* [Short exercise]: Reproduce verbatim only the lines from the one containing "What is the measurable" through the last line below, both included.

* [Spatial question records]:
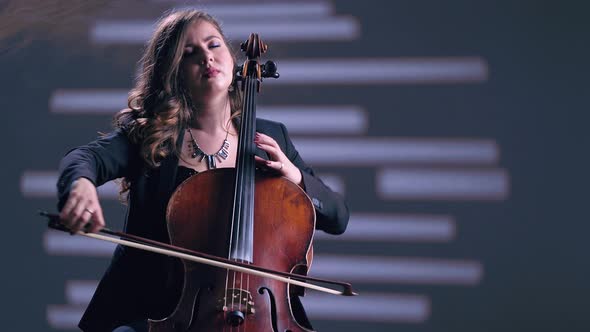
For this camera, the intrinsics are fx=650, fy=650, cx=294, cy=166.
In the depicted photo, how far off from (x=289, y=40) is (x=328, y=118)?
29 cm

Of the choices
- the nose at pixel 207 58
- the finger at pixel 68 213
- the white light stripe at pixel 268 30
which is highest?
the white light stripe at pixel 268 30

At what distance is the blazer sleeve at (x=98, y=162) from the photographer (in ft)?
3.53

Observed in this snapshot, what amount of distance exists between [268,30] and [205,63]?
85 centimetres

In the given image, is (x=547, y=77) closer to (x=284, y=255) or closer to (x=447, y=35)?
(x=447, y=35)

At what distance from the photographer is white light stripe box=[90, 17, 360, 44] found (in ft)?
6.86

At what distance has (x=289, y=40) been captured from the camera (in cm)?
212

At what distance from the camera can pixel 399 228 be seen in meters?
2.02

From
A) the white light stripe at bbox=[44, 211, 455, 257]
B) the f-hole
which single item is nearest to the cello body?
the f-hole

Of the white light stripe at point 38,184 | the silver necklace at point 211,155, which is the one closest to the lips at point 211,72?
the silver necklace at point 211,155

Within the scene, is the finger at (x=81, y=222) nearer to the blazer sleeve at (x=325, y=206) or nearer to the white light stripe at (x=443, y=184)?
the blazer sleeve at (x=325, y=206)

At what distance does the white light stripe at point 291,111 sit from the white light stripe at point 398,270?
16.0 inches

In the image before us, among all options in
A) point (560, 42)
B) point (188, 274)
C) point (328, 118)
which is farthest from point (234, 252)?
point (560, 42)

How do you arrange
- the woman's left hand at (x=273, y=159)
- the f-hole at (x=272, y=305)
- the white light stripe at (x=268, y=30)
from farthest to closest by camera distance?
the white light stripe at (x=268, y=30) < the woman's left hand at (x=273, y=159) < the f-hole at (x=272, y=305)

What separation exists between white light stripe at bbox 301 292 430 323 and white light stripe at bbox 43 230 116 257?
0.69 m
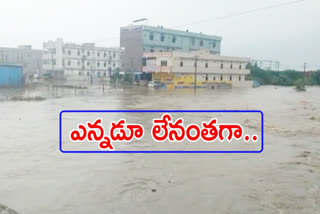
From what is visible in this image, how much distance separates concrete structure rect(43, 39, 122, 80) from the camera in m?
55.0

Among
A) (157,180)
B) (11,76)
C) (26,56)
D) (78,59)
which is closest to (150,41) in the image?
(78,59)

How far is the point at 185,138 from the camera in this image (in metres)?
10.7

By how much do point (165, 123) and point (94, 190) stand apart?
8.27 meters

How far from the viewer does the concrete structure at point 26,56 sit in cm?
6256

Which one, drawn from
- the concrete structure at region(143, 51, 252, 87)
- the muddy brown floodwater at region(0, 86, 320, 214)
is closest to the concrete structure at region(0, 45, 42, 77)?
the concrete structure at region(143, 51, 252, 87)

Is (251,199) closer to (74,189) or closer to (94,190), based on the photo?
(94,190)

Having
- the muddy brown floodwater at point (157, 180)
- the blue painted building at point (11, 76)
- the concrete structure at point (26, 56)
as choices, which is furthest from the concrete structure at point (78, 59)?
the muddy brown floodwater at point (157, 180)

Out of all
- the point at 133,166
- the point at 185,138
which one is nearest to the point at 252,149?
the point at 185,138

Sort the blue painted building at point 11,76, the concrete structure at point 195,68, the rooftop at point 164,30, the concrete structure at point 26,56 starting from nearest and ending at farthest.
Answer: the blue painted building at point 11,76
the concrete structure at point 195,68
the rooftop at point 164,30
the concrete structure at point 26,56

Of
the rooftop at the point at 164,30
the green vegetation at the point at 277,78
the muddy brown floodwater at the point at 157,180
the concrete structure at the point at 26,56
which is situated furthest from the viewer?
the concrete structure at the point at 26,56

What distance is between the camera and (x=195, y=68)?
137 ft

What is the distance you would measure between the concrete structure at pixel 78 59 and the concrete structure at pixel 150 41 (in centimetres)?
486

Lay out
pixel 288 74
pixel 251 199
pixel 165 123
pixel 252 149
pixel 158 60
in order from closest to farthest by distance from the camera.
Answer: pixel 251 199
pixel 252 149
pixel 165 123
pixel 158 60
pixel 288 74

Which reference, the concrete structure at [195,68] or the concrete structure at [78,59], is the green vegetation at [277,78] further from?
the concrete structure at [78,59]
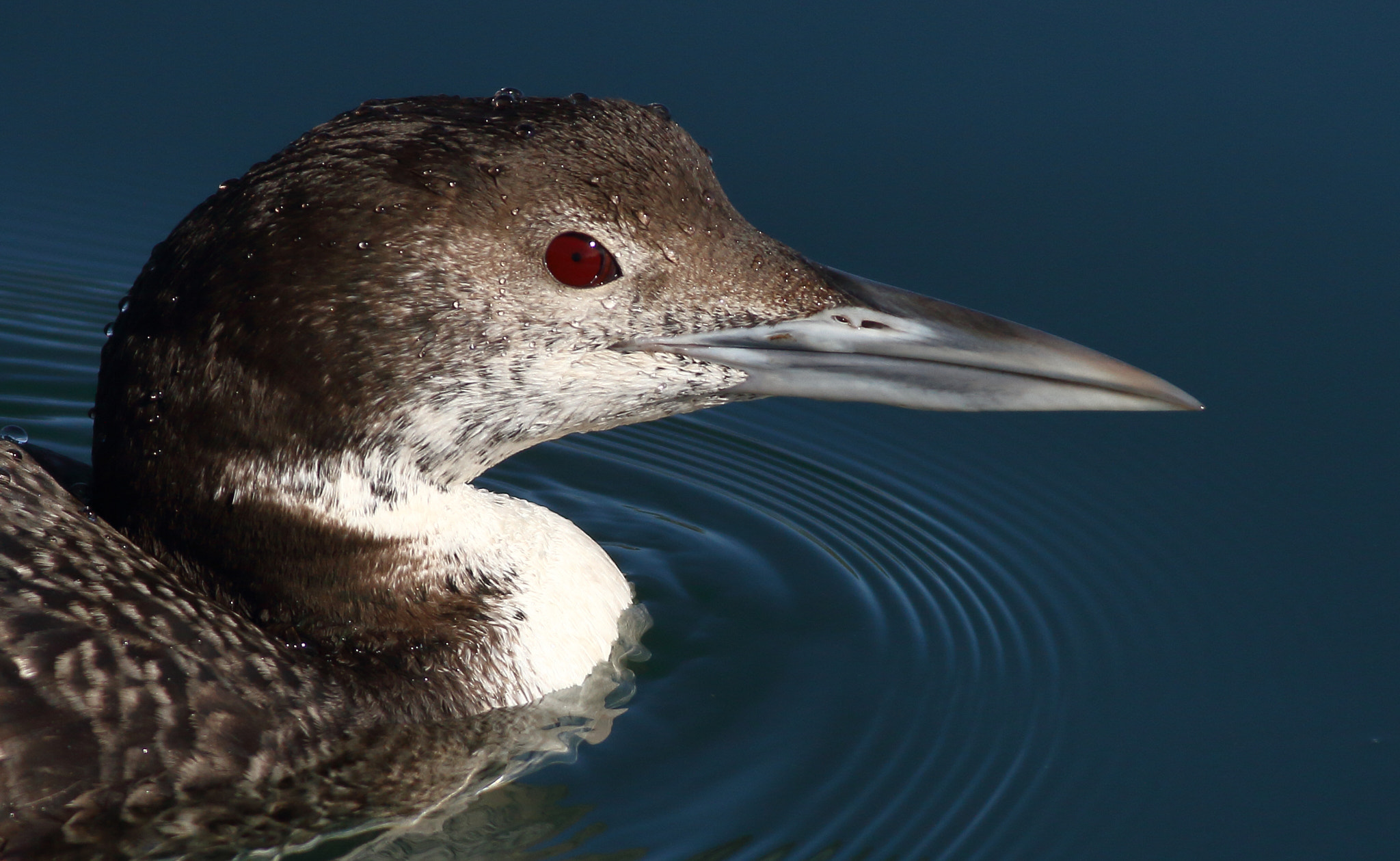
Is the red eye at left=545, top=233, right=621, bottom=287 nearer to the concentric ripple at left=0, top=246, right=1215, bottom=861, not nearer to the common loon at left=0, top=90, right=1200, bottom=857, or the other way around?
the common loon at left=0, top=90, right=1200, bottom=857

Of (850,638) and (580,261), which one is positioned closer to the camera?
(580,261)

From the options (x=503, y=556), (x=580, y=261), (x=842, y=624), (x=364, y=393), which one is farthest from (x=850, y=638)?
(x=364, y=393)

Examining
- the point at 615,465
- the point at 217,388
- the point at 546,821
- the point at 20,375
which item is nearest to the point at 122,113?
the point at 20,375

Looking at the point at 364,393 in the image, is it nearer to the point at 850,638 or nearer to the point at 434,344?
the point at 434,344

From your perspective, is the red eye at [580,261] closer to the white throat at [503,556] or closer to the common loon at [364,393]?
the common loon at [364,393]

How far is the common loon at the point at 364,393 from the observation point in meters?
3.16

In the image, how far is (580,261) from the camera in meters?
3.35

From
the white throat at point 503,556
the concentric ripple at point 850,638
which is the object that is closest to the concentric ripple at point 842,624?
the concentric ripple at point 850,638

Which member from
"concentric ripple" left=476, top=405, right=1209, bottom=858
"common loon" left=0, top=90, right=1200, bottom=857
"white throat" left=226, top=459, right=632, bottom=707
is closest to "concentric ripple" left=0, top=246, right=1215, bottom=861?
"concentric ripple" left=476, top=405, right=1209, bottom=858

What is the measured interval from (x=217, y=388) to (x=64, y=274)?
2.78 meters

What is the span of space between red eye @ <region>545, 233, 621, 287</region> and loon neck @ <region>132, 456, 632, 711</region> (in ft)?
1.80

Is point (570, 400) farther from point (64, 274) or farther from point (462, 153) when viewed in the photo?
→ point (64, 274)

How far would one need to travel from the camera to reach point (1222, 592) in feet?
15.0

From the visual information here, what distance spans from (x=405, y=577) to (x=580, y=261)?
0.82 meters
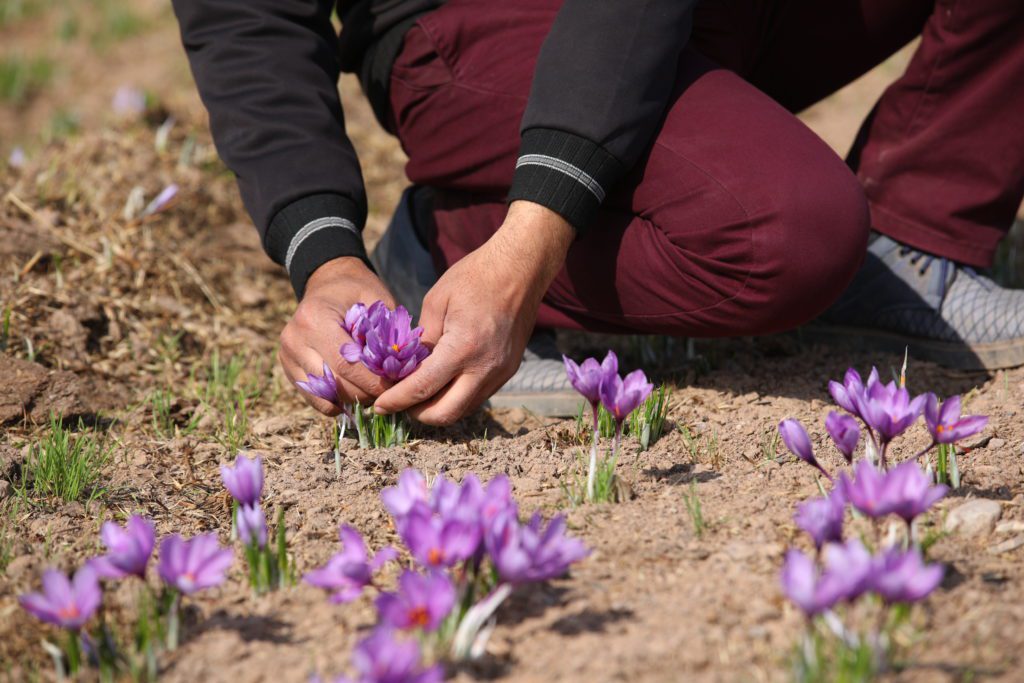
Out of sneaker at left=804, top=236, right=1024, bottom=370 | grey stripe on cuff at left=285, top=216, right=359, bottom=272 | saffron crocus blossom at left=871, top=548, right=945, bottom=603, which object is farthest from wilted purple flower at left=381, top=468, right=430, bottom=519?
sneaker at left=804, top=236, right=1024, bottom=370

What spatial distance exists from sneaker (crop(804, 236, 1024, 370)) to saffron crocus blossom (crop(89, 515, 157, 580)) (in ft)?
6.21

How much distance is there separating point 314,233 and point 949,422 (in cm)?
126

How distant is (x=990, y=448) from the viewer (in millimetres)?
2029

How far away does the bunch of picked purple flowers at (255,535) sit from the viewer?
5.08ft

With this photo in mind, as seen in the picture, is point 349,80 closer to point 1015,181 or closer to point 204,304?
point 204,304

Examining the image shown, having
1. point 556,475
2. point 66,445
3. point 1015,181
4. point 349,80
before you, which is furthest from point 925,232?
point 349,80

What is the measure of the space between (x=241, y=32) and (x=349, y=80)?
3.31 meters

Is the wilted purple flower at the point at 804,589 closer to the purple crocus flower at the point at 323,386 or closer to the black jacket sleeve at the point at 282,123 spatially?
the purple crocus flower at the point at 323,386

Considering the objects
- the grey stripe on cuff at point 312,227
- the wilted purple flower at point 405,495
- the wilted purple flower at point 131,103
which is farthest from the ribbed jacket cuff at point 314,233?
the wilted purple flower at point 131,103

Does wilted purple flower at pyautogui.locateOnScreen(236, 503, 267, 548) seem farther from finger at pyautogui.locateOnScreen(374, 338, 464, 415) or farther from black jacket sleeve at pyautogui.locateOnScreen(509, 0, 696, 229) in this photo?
black jacket sleeve at pyautogui.locateOnScreen(509, 0, 696, 229)

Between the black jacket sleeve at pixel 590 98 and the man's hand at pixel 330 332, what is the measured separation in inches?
14.2

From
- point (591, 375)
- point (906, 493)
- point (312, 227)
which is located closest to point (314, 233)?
point (312, 227)

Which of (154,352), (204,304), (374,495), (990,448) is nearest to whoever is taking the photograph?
(374,495)

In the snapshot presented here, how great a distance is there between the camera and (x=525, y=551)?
53.2 inches
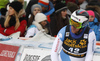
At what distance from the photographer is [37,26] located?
4207mm

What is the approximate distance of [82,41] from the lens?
8.68ft

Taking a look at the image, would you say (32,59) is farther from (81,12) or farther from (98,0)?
(98,0)

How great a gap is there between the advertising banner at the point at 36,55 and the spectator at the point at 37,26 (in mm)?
802

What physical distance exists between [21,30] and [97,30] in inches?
70.7

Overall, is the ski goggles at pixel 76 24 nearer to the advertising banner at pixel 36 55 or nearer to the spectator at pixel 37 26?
the advertising banner at pixel 36 55

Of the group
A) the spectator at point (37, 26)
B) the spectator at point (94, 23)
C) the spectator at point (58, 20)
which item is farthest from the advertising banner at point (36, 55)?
the spectator at point (94, 23)

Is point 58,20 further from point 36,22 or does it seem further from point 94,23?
point 94,23

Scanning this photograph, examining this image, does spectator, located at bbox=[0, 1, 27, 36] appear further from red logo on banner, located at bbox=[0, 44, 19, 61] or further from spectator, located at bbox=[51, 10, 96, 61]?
spectator, located at bbox=[51, 10, 96, 61]

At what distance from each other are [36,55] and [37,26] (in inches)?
39.0

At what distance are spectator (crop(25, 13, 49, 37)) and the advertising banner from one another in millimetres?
802

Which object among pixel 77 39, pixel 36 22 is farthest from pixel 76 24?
pixel 36 22

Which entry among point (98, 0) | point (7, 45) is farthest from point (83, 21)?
point (98, 0)

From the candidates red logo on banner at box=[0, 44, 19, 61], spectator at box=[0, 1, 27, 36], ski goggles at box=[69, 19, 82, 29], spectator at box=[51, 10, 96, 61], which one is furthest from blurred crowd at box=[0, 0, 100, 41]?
ski goggles at box=[69, 19, 82, 29]

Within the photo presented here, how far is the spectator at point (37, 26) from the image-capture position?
420cm
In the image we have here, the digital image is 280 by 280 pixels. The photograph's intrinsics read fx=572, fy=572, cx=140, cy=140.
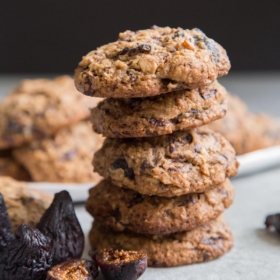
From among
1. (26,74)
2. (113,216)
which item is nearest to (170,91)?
(113,216)

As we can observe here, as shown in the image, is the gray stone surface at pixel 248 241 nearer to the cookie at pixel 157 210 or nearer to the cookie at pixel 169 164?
the cookie at pixel 157 210

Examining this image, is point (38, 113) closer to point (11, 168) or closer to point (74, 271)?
point (11, 168)

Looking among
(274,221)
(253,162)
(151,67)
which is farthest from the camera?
(253,162)

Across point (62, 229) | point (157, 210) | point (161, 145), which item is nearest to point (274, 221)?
point (157, 210)

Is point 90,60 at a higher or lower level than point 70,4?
lower

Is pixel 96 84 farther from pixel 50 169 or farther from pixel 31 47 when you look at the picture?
pixel 31 47

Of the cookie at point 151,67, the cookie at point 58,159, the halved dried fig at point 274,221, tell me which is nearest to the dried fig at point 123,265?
the cookie at point 151,67

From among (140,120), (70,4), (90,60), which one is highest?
(70,4)

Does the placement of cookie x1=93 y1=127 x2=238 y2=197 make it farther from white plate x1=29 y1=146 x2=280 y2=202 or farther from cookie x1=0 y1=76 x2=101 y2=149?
A: cookie x1=0 y1=76 x2=101 y2=149
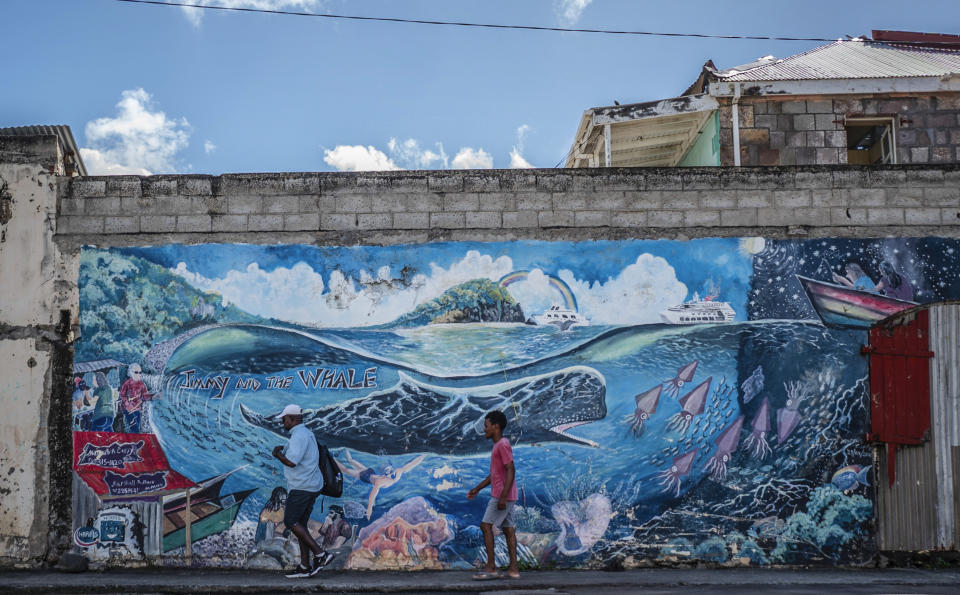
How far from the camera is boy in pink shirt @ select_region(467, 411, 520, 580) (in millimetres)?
7602

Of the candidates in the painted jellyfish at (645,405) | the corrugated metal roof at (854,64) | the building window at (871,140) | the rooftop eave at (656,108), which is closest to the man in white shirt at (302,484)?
the painted jellyfish at (645,405)

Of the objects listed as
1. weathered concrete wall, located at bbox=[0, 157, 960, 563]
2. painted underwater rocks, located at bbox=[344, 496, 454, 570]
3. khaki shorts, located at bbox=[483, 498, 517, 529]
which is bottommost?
painted underwater rocks, located at bbox=[344, 496, 454, 570]

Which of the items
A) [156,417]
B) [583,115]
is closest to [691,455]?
[156,417]

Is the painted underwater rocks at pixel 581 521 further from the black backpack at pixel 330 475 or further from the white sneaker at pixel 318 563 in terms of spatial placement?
the white sneaker at pixel 318 563

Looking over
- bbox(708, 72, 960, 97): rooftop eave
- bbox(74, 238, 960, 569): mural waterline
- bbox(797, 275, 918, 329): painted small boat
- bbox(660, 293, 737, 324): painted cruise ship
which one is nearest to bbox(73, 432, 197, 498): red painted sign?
bbox(74, 238, 960, 569): mural waterline

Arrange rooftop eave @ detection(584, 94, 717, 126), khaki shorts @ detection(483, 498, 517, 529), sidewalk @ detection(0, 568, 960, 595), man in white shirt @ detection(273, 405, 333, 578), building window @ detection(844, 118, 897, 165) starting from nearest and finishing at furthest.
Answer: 1. sidewalk @ detection(0, 568, 960, 595)
2. khaki shorts @ detection(483, 498, 517, 529)
3. man in white shirt @ detection(273, 405, 333, 578)
4. rooftop eave @ detection(584, 94, 717, 126)
5. building window @ detection(844, 118, 897, 165)

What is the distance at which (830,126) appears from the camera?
578 inches

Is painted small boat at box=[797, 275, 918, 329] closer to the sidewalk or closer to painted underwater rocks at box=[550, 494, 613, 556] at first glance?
the sidewalk

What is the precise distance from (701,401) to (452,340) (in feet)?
8.10

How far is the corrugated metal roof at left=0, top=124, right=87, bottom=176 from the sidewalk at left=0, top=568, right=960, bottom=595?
13.6 feet

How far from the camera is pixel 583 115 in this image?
1469 centimetres

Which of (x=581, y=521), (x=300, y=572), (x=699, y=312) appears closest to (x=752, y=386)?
(x=699, y=312)

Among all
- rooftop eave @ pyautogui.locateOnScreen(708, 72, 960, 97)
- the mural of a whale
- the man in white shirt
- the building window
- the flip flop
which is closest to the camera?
the flip flop

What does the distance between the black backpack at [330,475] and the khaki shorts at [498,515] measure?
1451 mm
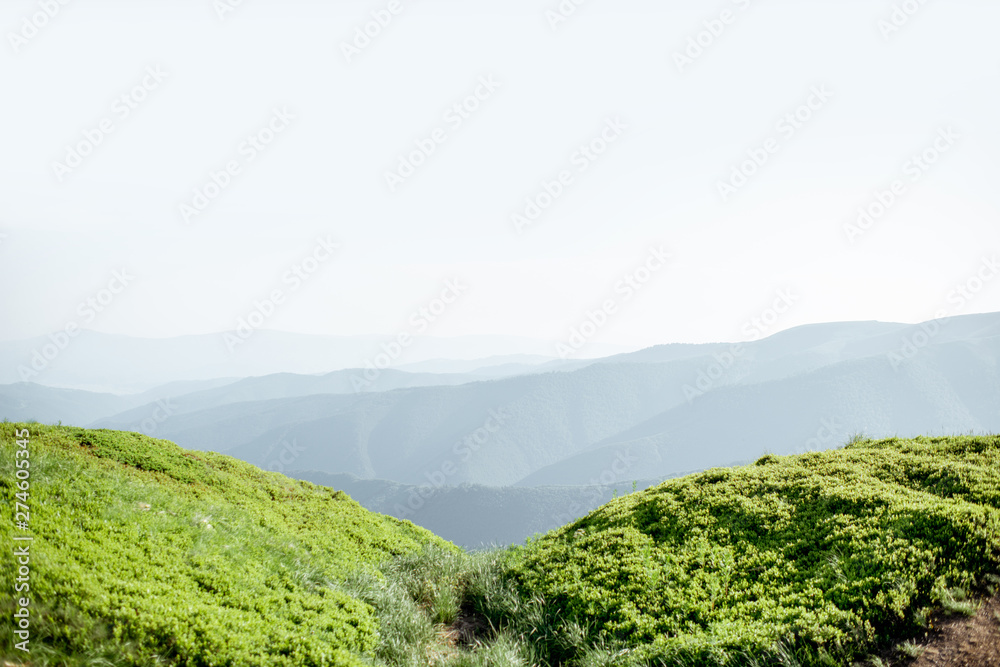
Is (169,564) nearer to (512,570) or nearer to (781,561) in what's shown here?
(512,570)

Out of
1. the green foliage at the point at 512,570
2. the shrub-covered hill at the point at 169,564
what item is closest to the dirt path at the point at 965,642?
the green foliage at the point at 512,570

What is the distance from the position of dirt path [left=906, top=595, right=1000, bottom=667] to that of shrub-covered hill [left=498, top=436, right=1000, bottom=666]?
0.16 metres

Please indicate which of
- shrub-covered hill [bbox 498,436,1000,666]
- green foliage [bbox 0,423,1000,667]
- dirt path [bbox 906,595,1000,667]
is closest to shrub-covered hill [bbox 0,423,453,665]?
green foliage [bbox 0,423,1000,667]

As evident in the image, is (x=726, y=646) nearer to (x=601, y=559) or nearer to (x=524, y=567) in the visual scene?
(x=601, y=559)

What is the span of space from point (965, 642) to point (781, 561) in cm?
221

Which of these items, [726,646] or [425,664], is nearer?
[726,646]

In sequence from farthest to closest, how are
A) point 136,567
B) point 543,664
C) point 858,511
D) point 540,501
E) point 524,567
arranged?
point 540,501
point 524,567
point 858,511
point 543,664
point 136,567

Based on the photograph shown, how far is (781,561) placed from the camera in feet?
23.1

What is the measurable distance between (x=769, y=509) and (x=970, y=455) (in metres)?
3.69

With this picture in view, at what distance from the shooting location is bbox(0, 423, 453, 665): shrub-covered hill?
450cm

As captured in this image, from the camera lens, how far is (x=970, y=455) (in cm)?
856

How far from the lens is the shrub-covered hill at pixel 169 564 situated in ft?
14.8

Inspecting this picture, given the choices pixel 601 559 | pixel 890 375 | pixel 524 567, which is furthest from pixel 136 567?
pixel 890 375

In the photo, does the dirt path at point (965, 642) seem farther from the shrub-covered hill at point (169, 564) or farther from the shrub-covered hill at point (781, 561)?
the shrub-covered hill at point (169, 564)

* [Solution for this exercise]:
What is the measurable distance between (x=769, y=509) and (x=970, y=455) (in metres)?
3.69

With this picture in view, at what distance from the shooting location is bbox(0, 423, 453, 665): shrub-covered hill?
450cm

As captured in this image, from the camera lens, how far is (x=970, y=455) (in cm)?
856

How far from the lens is the shrub-covered hill at pixel 169 564 situated in ft?
14.8

Inspecting this picture, given the choices pixel 601 559 | pixel 890 375 | pixel 524 567, which is furthest from pixel 136 567?
pixel 890 375

In the photo, does the dirt path at point (965, 642) seem farther from the shrub-covered hill at point (169, 564) or farther from the shrub-covered hill at point (781, 561)?
the shrub-covered hill at point (169, 564)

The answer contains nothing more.